Perintah A: Perbarui teks tentang lambang tunas kelapa Pramuka dengan menuliskan kembali bagiannya yang dimulai dari kata-kata "6. Pohon Kelapa" dan berhenti setelah "dan umat manusia.". Ganti "nyiur" dengan "kelambir" di dalamnya.

Teks Bacaan:
————————

Tunas kelapa adalah lambang resmi Pramuka Indonesia. Penciptanya adalah Sunardjo Atmodipuro, seorang Andalan Nasional dan Pembina Pramuka sekaligus PNS di Kementerian Pertanian.
Penetapan tunas kelapa sebagai lambang gerakan Pramuka tertulis dalam Surat Keputusan Kwartir Nasional Nomor 06/KN/72 Tahun 1972. Tunas kelapa sendiri memiliki arti simbolik yang penting.
Arti Lambang Tunas Kelapa Pramuka
Mengutip SK yang sama, berikut sederet arti kiasan tunas kelapa yang jadi lambang Pramuka Indonesia:
1. Buah Kelapa yang Tumbuh
Buah kelapa yang tumbuh disebut cikal dalam bahasa Jawa. Istilah 'cikal' bakal diartikan sebagai pendiri, nenek moyang atau orang yang menurunkan generasi baru berkualitas. Seperti buah kelapa, anggota Pramuka diharapkan bisa berguna di keluarganya dan masyarakat.
2. Buah Kelapa Bertahan Lama
Buah Kelapa dapat bertahan dalam kondisi apa pun. Lambang ini menggambarkan setiap Pramuka sehat rohaniah dan jasmaniahnya, kuat dan ulet, serta bertekad besar dalam menghadapi berbagai tantangan hidup dan ujian dan saat mengabdi kepada tanah air dan bangsa Indonesia.
3. Kelapa Tumbuh di Mana Saja
Kelapa bisa tumbuh di mana saja membuktikan besarnya daya upayanya dalam menyesuaikan dirinya dengan keadaan sekeliling. Dengan artian, setiap Pramuka dapat menyesuaikan diri dalam masyarakat di mana ia berada dan dalam kondisi bagaimana pun.
4. Pohon Kelapa Tumbuh Menjulang
Pohon kelapa tumbuh menjulang lurus ke atas sehingga termasuk salah satu yang tertinggi. Lambang ini menggambarkan setiap Pramuka memiliki cita-cita tinggi yang mulia, tetap tegak, dan tak mudah tergoyahkan.
5. Akar Kelapa Tumbuh Kuat
Akar kelapa kuat dan erat di dalam tanah. Hal ini melambangkan tekad dan keyakinan setiap Pramuka berlandaskan pada dasar yang baik, benar, kokoh dan nyata. Tekad dan keyakinan ini dipegang kuat dalam diri guna menggapai cita-cita.
6. Pohon Kelapa Serbaguna
Kelapa atau nyiur termasuk pohon yang serbaguna dari akar hingga ujungnya. Dengan artian, setiap Pramuka adalah manusia berguna dan bertekad membaktikan diri pada kepentingan tanah air, bangsa, serta Negara Kesatuan Republik Indonesia dan umat manusia.
Sejarah Gerakan Pramuka Indonesia
Mengutip situs Kwartir Nasional Gerakan Pramuka, gerakan Pramuka di Tanah Air dimulai sejak zaman Hindia-Belanda. Pada 1912, sekelompok pandu di Batavia, memulai latihan yang kemudian menjadi cabang dari Nederlandsche Padvinders Organisatie (NPO).

————————

Data Masukan:
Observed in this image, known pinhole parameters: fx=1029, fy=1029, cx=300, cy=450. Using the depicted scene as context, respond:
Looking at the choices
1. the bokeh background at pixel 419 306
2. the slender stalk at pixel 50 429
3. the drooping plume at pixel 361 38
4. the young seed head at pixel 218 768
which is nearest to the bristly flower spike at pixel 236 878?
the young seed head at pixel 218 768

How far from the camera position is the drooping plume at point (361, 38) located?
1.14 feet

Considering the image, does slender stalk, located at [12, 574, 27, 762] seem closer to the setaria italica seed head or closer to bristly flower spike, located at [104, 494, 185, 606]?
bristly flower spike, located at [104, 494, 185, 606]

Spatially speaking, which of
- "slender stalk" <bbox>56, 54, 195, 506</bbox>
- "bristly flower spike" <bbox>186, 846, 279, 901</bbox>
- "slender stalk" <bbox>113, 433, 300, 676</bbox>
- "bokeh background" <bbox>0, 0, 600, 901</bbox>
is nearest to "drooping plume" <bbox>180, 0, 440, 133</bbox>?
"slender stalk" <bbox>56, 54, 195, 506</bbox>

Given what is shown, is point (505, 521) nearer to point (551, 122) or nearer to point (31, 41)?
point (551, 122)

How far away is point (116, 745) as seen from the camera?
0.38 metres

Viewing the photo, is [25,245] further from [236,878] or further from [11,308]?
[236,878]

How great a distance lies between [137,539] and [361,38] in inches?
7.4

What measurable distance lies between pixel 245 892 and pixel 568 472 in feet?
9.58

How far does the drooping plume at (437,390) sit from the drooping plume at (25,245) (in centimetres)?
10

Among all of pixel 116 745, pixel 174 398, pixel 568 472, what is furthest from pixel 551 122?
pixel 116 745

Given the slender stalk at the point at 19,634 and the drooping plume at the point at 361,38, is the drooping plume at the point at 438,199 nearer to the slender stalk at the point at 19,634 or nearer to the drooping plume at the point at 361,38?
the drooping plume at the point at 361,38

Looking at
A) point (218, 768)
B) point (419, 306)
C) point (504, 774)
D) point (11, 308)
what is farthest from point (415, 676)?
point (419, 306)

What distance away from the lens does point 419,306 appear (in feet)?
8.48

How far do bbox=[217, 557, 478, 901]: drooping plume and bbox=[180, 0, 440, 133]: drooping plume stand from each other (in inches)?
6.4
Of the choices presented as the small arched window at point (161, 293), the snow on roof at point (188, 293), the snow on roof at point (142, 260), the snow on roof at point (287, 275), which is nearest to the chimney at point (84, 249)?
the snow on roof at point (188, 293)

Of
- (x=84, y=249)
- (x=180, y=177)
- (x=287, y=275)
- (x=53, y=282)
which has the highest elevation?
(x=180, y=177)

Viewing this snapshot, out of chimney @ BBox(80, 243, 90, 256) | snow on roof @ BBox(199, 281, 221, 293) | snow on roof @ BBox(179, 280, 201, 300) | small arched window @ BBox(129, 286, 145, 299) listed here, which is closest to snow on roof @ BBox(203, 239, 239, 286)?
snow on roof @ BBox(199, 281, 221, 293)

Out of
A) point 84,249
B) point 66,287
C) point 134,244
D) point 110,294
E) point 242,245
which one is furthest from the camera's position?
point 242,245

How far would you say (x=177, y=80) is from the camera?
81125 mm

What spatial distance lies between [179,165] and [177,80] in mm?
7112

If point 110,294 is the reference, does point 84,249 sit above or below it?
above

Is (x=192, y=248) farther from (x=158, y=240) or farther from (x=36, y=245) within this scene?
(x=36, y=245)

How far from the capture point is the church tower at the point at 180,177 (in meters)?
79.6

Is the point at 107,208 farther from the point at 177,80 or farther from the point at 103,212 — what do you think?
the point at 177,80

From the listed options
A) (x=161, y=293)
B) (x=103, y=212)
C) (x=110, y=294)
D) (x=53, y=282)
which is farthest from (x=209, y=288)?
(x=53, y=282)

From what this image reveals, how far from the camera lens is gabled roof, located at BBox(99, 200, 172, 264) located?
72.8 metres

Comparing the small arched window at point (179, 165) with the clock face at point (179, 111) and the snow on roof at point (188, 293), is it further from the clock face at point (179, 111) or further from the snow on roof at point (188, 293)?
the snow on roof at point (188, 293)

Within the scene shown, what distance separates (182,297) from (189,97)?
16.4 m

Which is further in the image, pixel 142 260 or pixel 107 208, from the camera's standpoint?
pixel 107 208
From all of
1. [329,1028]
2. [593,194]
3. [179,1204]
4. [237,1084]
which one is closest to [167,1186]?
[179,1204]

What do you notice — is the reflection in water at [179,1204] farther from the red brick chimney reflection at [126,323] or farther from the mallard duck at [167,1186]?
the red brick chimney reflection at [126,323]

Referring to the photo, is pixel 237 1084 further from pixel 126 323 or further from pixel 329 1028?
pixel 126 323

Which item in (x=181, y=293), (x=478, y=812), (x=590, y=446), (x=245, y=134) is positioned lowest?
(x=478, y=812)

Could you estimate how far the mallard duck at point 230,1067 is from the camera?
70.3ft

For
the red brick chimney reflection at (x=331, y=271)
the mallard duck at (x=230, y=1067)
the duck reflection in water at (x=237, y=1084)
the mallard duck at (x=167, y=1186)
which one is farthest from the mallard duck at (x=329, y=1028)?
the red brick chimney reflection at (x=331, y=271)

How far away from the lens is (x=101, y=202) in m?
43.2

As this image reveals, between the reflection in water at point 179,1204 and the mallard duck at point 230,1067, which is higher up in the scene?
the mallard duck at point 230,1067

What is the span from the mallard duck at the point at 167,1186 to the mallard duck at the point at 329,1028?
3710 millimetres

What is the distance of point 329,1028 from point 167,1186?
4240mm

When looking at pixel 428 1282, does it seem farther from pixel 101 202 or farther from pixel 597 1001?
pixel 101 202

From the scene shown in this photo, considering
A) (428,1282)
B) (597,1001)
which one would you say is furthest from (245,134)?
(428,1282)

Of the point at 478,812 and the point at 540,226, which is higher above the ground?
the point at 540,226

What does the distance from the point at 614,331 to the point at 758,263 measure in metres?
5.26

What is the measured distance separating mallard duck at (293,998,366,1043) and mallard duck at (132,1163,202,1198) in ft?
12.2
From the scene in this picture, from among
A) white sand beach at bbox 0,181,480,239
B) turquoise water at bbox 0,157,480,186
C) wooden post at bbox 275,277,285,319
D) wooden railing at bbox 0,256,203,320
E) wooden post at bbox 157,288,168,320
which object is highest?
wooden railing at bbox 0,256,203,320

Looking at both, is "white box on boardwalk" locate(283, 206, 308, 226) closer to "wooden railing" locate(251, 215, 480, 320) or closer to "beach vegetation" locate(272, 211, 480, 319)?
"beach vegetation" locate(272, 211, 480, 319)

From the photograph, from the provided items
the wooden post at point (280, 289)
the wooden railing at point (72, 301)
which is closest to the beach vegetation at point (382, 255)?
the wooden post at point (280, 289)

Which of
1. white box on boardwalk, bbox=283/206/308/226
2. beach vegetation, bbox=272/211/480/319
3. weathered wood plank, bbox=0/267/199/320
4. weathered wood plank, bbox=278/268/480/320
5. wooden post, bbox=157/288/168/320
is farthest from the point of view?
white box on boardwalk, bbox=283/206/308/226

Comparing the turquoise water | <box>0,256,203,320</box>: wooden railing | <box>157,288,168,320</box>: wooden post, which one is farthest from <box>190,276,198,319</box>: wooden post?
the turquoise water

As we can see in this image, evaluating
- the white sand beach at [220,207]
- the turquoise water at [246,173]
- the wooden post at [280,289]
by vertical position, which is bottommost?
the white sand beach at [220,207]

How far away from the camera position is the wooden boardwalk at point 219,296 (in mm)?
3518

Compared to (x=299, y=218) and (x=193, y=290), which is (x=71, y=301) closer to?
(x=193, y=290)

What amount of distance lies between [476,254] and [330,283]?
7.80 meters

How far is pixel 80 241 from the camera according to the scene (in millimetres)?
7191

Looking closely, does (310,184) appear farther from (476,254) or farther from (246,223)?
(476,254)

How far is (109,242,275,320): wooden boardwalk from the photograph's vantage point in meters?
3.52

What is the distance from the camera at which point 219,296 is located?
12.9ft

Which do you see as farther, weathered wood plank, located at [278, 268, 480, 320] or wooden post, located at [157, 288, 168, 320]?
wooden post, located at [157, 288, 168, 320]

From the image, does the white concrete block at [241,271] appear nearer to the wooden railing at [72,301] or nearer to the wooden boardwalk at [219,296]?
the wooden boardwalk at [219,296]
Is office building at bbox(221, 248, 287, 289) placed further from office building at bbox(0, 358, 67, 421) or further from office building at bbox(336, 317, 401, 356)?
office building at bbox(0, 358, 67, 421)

————————

Perintah B: Sajikan baris-baris data di atas dalam bentuk tabel Markdown. Mulailah dari baris data yang memuat "Is the point" dan berhenti setelah baris yang memuat "72.8 metres". Gunakan kolom "No." untuk nomor urut dan kolom "Baris" untuk isi setiap baris, lalu lewati baris yang kosong.

Jawaban Tertulis A:
6. Pohon Kelapa Serbaguna
Kelapa atau kelambir termasuk pohon yang serbaguna dari akar hingga ujungnya. Dengan artian, setiap Pramuka adalah manusia berguna dan bertekad membaktikan diri pada kepentingan tanah air, bangsa, serta Negara Kesatuan Republik Indonesia dan umat manusia.

Jawaban Tertulis B:
| No. | Baris |
|---|---|
| 1 | Is the point at 107,208 farther from the point at 177,80 or farther from the point at 103,212 — what do you think? |
| 2 | the point at 177,80 |
| 3 | From the listed options |
| 4 | A) (x=161, y=293) |
| 5 | B) (x=103, y=212) |
| 6 | C) (x=110, y=294) |
| 7 | D) (x=53, y=282) |
| 8 | which is farthest from (x=209, y=288)? |
| 9 | (x=53, y=282) |
| 10 | From what this image reveals, how far from the camera lens is gabled roof, located at BBox(99, 200, 172, 264) located? |
| 11 | 72.8 metres |